My son was born in the summer, so the shawl was draped on my writing chair in my office for a few months until Fall came around, at which time it migrated down to the kitchen/family room where I would cover us both while he nursed. This is its fourth year it is in my possession, and I brought it with me to Frankfurt, Germany. It has resumed its rightful place on our rocking chair. During the day, it is well-loved and often used by the kids in make-believe play, as a dress, blanket, tent, and so on.

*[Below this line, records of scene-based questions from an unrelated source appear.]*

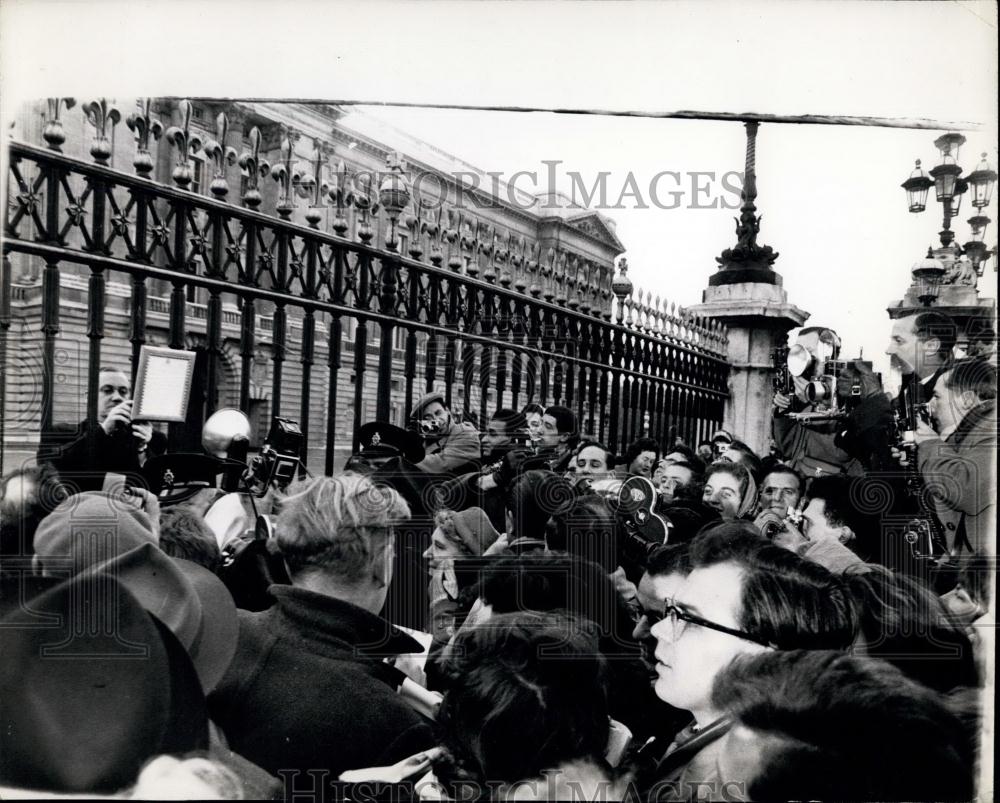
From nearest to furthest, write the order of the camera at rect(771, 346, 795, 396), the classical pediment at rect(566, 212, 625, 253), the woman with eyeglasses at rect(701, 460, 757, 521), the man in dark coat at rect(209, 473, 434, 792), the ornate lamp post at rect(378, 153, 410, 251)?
1. the man in dark coat at rect(209, 473, 434, 792)
2. the ornate lamp post at rect(378, 153, 410, 251)
3. the classical pediment at rect(566, 212, 625, 253)
4. the woman with eyeglasses at rect(701, 460, 757, 521)
5. the camera at rect(771, 346, 795, 396)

At night, when the temperature drops in the apartment, it’s my turn. I walk around wearing it, and when I write, it is wrapped around me. Like tonight, when I sit here with the shawl draped over my shoulders. It has become a part of my writing ritual, something I use to transform myself into my inner writer and transport myself into the fictional realms.

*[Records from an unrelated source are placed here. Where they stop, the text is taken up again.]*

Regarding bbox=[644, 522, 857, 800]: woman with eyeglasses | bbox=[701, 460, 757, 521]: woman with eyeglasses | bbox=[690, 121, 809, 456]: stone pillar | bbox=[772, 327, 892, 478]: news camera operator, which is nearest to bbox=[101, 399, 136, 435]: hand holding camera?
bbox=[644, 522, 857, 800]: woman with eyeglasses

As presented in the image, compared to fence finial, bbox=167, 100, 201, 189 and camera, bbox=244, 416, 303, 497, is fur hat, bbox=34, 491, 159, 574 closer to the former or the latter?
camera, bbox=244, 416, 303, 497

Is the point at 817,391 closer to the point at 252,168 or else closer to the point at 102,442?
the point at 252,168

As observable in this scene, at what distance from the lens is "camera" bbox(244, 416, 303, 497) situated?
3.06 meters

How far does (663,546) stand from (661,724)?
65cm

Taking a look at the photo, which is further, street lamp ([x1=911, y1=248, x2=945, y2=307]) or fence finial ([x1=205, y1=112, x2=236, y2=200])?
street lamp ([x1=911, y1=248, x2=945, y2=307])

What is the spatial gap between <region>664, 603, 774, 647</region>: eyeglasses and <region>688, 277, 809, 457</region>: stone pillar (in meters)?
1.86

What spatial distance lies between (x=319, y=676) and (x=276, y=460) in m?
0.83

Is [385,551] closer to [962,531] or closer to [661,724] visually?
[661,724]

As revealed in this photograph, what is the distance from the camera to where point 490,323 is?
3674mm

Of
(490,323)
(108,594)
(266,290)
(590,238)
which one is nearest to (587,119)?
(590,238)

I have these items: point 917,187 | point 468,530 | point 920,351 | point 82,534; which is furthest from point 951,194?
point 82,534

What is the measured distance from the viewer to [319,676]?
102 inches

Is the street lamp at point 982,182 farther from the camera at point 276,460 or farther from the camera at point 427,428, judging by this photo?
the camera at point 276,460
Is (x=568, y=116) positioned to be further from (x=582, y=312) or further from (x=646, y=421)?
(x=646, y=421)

I pick up little elements that I add to my writing routine. With THE SILENCE OF TREES, I had a few cds that I would play over and over again, several of them Ukrainian folksongs. I liked to burn cinnamon incense or have cinnamon sticks nearby (the scent was important to my protagonist, Nadya); I also had a black river rock that I would hold (it was the inspiration for my protagonist’s lucky stone).
These kinds of talismans evolve from the visioning and writing process, and I’m a creature that craves these little rituals, like having the kids ring the Tibetan singing bowl at the foot of the stairs each morning. We brought that with us to Germany as well.
So this shawl has become tied to the writing process of my second book, and it will probably make an appearance in the book as well (that sort of thing always seems to happen).
It is also a part of my process for the Amazon Breakthrough Novel Award. I wear it as I read my emails and write my posts. I like to think that it brought me luck for the semi-finals.
When I first saw the shawl, I could feel the love that went into its crafting; and each new memory I make while wearing it seems to make the colors brighter, the threads even softer. I know that with each year that passes, the shawl becomes more precious. I hope to someday have it wrapped around my shoulders when I am rocking in my chair with great-grandchildren gathered around listening to my stories.
I hope that each of you has something like my writing shawl to wrap around yourself, be it literal or figurative. A shawl, a sweater, a song, or a memory…something that makes you feel loved and safe and connected.